If known respiratory disease,
this will enable more targeted therapy. Try and obtain recent hospital notes. Ask patient or their relatives about disease severity, current treatment, plans of clinicians for long-term care (immunosuppression, transplant list, home non-invasive ventilation (NIV), advance directive, lasting power of attorney, etc.). What is their usual current health status—exercise tolerance, activities of daily living? What has caused this deterioration—a potentially reversible process (e.g. infection, drugs, pneumothorax, PE) or gradual progression of underlying disease? Review CXR, and compare with old films, if possible.
If no known respiratory disease,
full history required to obtain diagnosis. The patient’s cardiovascular status and illness severity will determine how brief/full this is. Ask about recent symptoms, travel, contact illness, risk factors for immunocompromise, usual health status, drugs.
For presentation-based differential diagnoses and initial investigation plans, see p. [link] (breathlessness),
p. [link] (chest pain),
p. [link] (haemoptysis),
p. [link] and p. [link] and
p. [link] (immunocompromise),
p. [link] (unexplained respiratory failure),
p. [link] (diffuse lung disease),
p. [link] (diffuse alveolar haemorrhage),
p. [link] (pleural effusion),
p. [link] (pregnancy),
p. [link] (post-operative),
p. [link] (pneumonia),
p. [link] (PE),
p. [link] (pneumothorax),
p. [link] (toxic agents),
pp. [link] and
pp. [link]–[link] (upper airway disease and anaphylaxis), and
pp. [link]–[link] (SVCO).
In patients with known severe respiratory disease,
with poor pre-morbid state (e.g. very limited exercise tolerance, comorbidities, severe dementia), intubation and invasive ventilation may not be appropriate. The patient may have their own views on this or have made a living will/advance directive. Old notes should be reviewed, if possible, and this decision should be discussed with their respiratory consultant or the consultant on call. NIV (see p. [link]) may be appropriate.

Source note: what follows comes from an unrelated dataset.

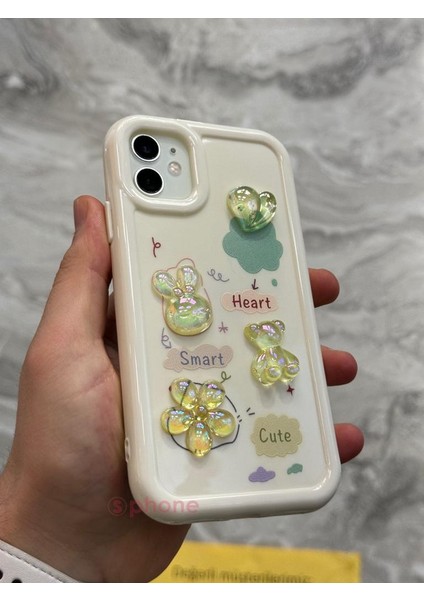 iPhone 12 Kılıf 3D Kabartma Emoji Figür Ayıcık Çiçek Kurdele Happy Good Luck Funny Heart Toys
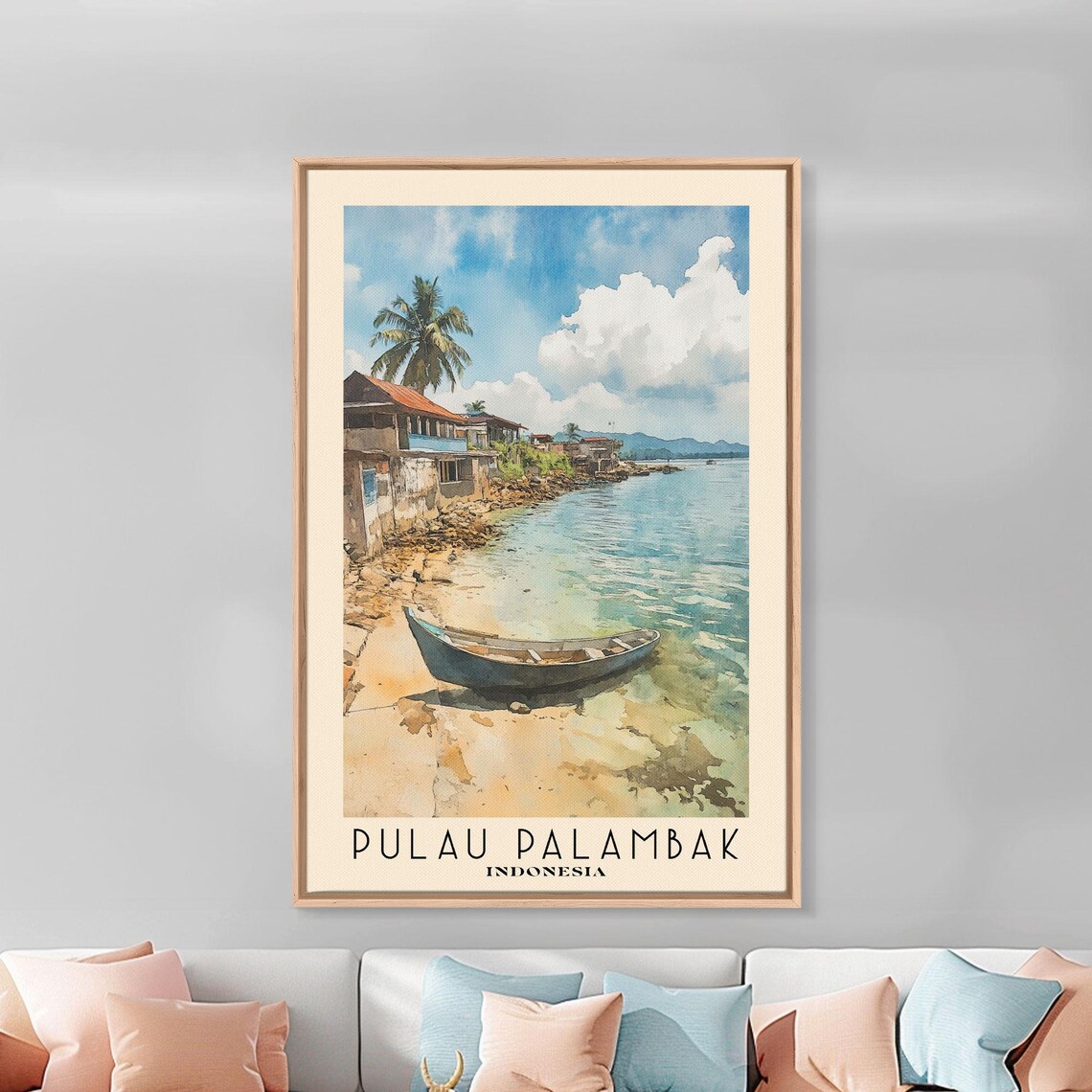 Pulau Palambak Indonesia Wooden Boat Shallows Stilt Houses Palm Shore Watercolor Poster - Image 3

In patients with known respiratory disease,
with an acute exacerbation (infective or non-infective), respiratory and organ support may be indicated to enable them to survive this episode. This should be discussed with their respiratory consultant or the consultant on call and ITU.

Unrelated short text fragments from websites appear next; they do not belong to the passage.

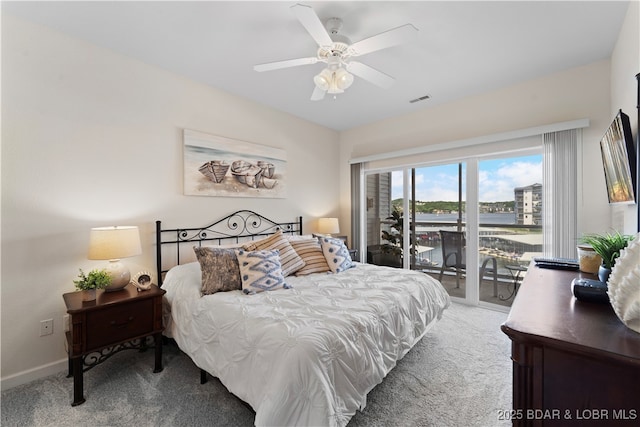 bedroom featuring carpet floors, access to exterior, and ceiling fan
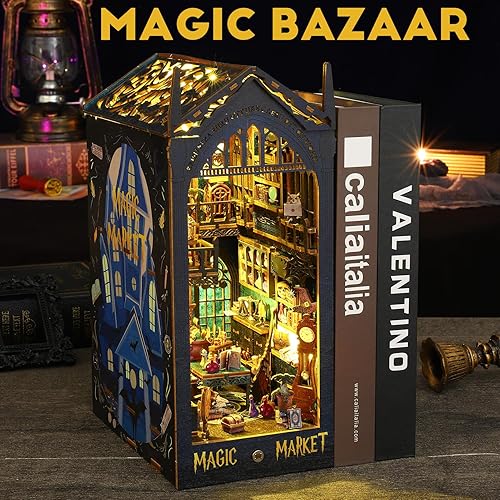 Miniatura 3 de Kit de rincón de libros de bricolaje, casa de muñecas de bricolaje, estantería de biblioteca, callejón de decoración, kit de creatividad con caja de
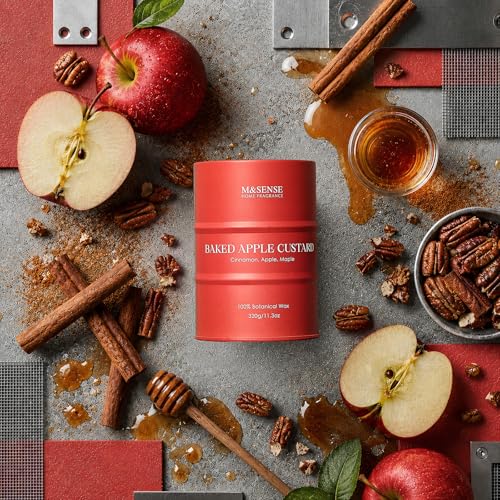 Image of M&SENSE Baked Apple Scented Candles Christmas Decor,Natural Non Toxic,Christmas Candle for Stress Relief Meditation Relaxing, Housewarming Gifts for Women Men, 11.3oz 70 Hour Long Burning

In patients with no known respiratory disease,
respiratory and organ support may well be indicated to enable them to survive this episode. This should be discussed with the consultant on call and ITU. If they have significant pre-existing comorbidity from a non-respiratory disease (severe cardiac failure, severe dementia), the details of this should be ascertained and discussed with their usual consultant, if possible.
If there is any doubt about a patient’s usual health status, or no previous history or notes available, or they are deteriorating before full assessment can be made, they should be considered for full ventilatory and organ support.